Search code examples
pythongrid-searchlightgbm

Grid search with LightGBM regression


I want to train a regression model using Light GBM, and the following code works fine:

import lightgbm as lgb

d_train = lgb.Dataset(X_train, label=y_train)
params = {}
params['learning_rate'] = 0.1
params['boosting_type'] = 'gbdt'
params['objective'] = 'gamma'
params['metric'] = 'l1'
params['sub_feature'] = 0.5
params['num_leaves'] = 40
params['min_data'] = 50
params['max_depth'] = 30

lgb_model = lgb.train(params, d_train, 1000)

#Prediction
y_pred=lgb_model.predict(X_test)
mae_error = mean_absolute_error(y_test,y_pred)

print(mae_error)

But when I proceed to using GridSearchCV, I encounter problems. I am not completely sure how to set this up correctly. I found useful sources, for example here, but they seem to be working with a classifier.

1st try:

from sklearn.metrics import make_scorer
score_func = make_scorer(mean_absolute_error, greater_is_better=False)

model = lgb.LGBMClassifier( 
    boosting_type="gbdt",
    objective='regression',
    is_unbalance=True, 
    random_state=10, 
    n_estimators=50,
    num_leaves=30, 
    max_depth=8,
    feature_fraction=0.5,  
    bagging_fraction=0.8, 
    bagging_freq=15, 
    learning_rate=0.01,    
)

params_opt = {'n_estimators':range(200, 600, 80), 'num_leaves':range(20,60,10)}
gridSearchCV = GridSearchCV(estimator = model, 
    param_grid = params_opt, 
    scoring=score_func)
gridSearchCV.fit(X_train,y_train)
gridSearchCV.grid_scores_, gridSearchCV.best_params_, gridSearchCV.best_score_

, gives me a bunch of error before:

"ValueError: Unknown label type: 'continuous'"

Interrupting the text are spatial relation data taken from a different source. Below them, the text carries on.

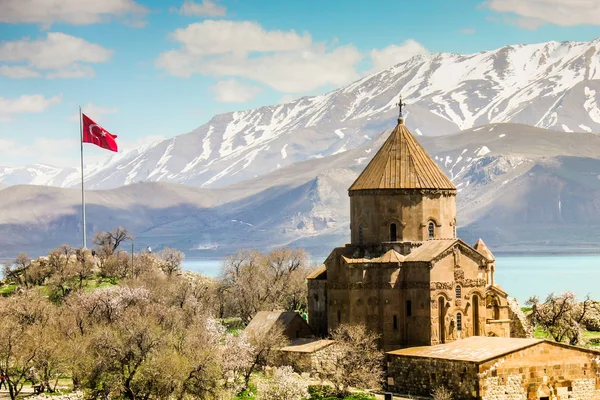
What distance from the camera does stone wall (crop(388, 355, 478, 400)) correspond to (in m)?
63.4

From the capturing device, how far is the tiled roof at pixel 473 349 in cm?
6431

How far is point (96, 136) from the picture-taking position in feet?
365

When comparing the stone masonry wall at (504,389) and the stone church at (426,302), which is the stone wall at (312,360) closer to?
the stone church at (426,302)

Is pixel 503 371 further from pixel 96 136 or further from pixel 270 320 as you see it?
pixel 96 136

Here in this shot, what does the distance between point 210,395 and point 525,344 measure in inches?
693

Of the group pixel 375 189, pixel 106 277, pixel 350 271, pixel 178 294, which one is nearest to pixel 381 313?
pixel 350 271

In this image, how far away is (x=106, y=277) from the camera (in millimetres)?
112375

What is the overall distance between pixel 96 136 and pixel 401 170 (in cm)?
4123

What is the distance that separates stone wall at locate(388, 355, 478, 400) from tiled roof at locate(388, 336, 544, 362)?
0.40m

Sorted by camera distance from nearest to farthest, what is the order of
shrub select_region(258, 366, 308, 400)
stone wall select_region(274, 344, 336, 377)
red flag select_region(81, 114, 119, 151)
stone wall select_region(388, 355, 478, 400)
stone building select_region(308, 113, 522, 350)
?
1. stone wall select_region(388, 355, 478, 400)
2. shrub select_region(258, 366, 308, 400)
3. stone building select_region(308, 113, 522, 350)
4. stone wall select_region(274, 344, 336, 377)
5. red flag select_region(81, 114, 119, 151)

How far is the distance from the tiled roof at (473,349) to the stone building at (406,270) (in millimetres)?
2421

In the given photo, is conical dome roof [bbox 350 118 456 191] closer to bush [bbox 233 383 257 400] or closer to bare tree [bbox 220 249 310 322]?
bush [bbox 233 383 257 400]

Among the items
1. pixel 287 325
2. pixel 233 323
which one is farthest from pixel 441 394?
pixel 233 323

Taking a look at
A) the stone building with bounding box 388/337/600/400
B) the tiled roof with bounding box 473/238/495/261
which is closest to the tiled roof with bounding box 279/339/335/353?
the stone building with bounding box 388/337/600/400
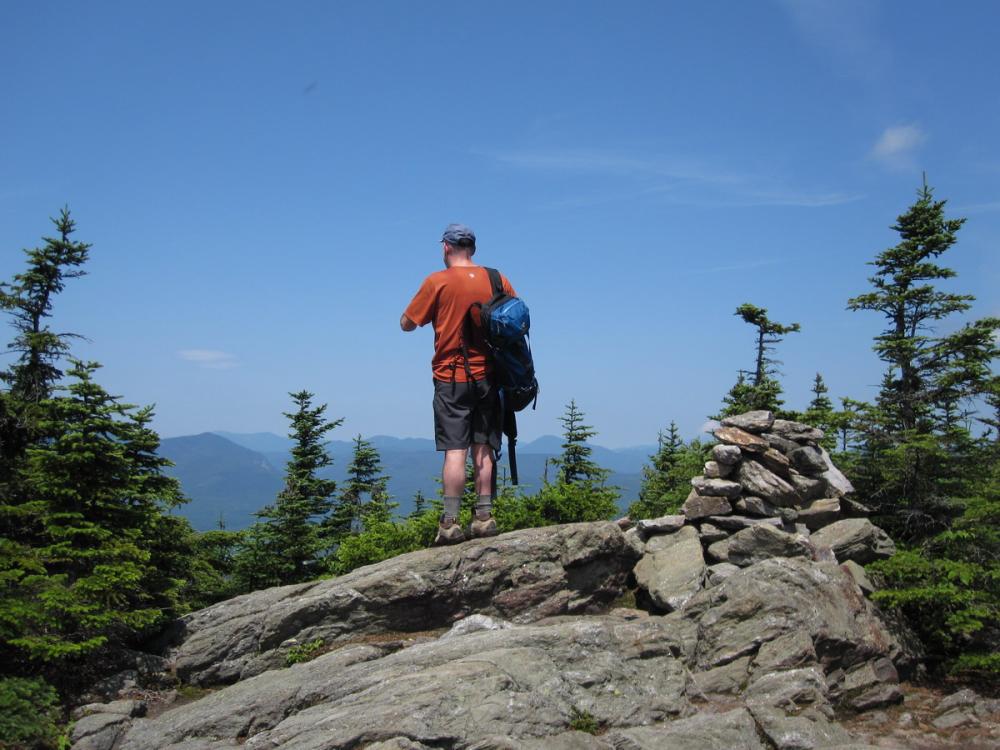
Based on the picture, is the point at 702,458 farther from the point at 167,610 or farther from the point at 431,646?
the point at 167,610

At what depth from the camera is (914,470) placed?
11.1 metres

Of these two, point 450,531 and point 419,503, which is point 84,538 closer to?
point 450,531

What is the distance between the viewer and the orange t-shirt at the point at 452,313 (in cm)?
815

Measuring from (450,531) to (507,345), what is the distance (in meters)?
2.64

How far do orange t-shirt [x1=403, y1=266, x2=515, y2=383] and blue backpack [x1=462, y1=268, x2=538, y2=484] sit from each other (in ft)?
0.30

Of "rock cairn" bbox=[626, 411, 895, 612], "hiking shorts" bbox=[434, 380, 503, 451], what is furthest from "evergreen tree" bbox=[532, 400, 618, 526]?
"hiking shorts" bbox=[434, 380, 503, 451]

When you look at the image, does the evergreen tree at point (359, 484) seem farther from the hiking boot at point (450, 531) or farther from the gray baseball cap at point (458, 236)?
the gray baseball cap at point (458, 236)

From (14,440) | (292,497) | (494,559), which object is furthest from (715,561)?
(14,440)

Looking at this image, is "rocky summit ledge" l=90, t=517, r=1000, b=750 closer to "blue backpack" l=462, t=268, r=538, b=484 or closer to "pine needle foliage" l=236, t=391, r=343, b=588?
"blue backpack" l=462, t=268, r=538, b=484

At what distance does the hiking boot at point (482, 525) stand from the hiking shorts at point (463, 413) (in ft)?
3.57

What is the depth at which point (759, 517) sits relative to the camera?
10.5 metres

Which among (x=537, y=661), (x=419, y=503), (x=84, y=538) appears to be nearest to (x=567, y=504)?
(x=537, y=661)

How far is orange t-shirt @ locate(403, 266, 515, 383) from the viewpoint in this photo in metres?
8.15

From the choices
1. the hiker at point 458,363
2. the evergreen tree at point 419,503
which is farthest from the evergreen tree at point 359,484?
the hiker at point 458,363
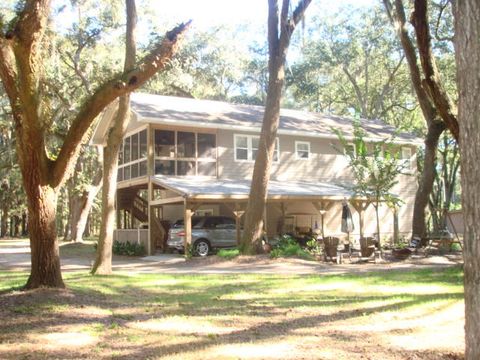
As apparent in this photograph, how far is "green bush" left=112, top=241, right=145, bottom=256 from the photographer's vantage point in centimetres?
2250

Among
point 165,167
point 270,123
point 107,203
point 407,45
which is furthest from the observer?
point 165,167

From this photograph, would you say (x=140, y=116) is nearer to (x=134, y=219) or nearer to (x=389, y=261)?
(x=134, y=219)

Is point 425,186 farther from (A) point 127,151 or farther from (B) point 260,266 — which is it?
(A) point 127,151

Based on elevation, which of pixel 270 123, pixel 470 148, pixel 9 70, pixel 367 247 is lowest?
pixel 367 247

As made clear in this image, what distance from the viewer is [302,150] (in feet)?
84.6

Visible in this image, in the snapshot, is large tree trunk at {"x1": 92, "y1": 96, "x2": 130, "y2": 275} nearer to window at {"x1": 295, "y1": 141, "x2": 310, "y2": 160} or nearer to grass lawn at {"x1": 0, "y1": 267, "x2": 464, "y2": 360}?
grass lawn at {"x1": 0, "y1": 267, "x2": 464, "y2": 360}

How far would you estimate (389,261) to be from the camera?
1795 centimetres

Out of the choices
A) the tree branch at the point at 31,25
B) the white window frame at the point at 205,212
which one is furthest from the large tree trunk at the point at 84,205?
the tree branch at the point at 31,25

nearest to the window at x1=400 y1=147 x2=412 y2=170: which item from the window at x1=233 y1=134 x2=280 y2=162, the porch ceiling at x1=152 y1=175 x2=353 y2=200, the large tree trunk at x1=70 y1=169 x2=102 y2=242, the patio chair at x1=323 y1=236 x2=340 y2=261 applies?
the porch ceiling at x1=152 y1=175 x2=353 y2=200

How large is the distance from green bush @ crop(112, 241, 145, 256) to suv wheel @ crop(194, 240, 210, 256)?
2.86m

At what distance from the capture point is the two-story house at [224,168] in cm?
2161

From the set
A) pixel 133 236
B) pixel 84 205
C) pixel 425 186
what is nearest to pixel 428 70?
pixel 425 186

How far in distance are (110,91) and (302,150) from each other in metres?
18.3

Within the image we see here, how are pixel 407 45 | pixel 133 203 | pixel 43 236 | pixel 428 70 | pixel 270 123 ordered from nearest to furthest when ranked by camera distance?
pixel 43 236 → pixel 428 70 → pixel 407 45 → pixel 270 123 → pixel 133 203
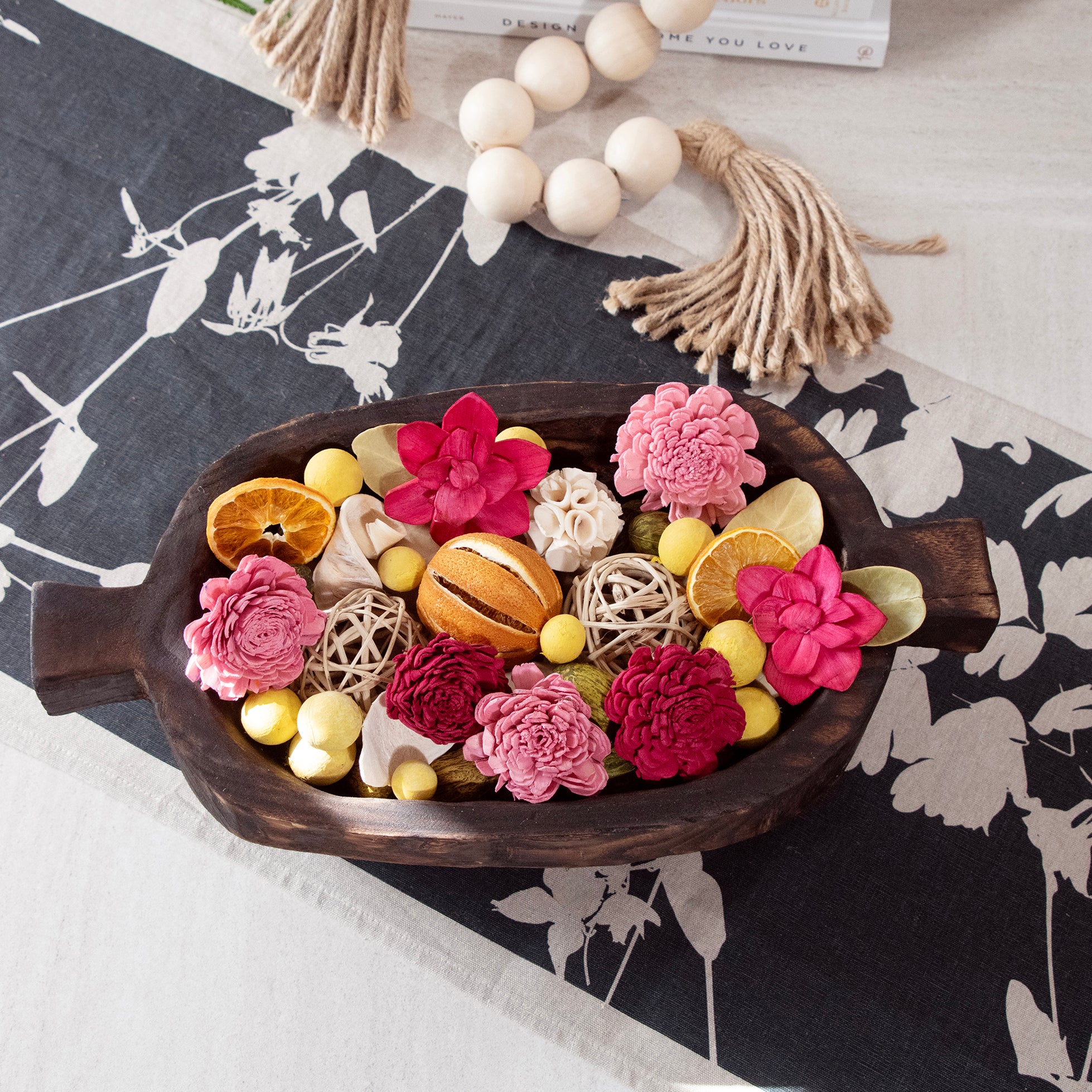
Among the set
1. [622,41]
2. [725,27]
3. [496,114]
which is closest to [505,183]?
[496,114]

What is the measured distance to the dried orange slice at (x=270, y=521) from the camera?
57cm

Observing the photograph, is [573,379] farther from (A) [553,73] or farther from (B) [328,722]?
(B) [328,722]

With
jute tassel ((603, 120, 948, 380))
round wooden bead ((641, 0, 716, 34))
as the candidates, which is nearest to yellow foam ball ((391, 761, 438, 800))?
jute tassel ((603, 120, 948, 380))

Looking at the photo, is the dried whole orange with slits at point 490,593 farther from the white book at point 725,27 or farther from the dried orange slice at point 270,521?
the white book at point 725,27

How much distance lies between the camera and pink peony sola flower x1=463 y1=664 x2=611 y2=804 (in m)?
0.52

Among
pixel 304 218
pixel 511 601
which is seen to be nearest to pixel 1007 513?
pixel 511 601

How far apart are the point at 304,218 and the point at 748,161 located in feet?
1.28

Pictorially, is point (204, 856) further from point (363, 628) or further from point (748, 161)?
point (748, 161)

UPDATE: I made the code run switching LGBMClassifier with LGBMModel. Should I try to use LGBMRegressor too, or does this not matter? (source: https://lightgbm.readthedocs.io/en/latest/_modules/lightgbm/sklearn.html)


Solution

  • First of all, it is unclear what is the nature of you data and thus what type of model fits better. You use L1 metric, so i assume you have some sort of regression problem. If not, please correct me and elaborate why do you use L1 metric then. If yes, then it is unclear why do you use LGBMClassifier at all, since it serves classification problems (as @bakka has already pointed out).

    Note, that in practise LGBMModel is the same as LGBMRegressor (you can see it in the code). However, there is no guarantee that this will remain so in the long-term future. So if you want to write good and maintainable code - do not use the base class LGBMModel, unless you know very well what you are doing, why and what are the consequences.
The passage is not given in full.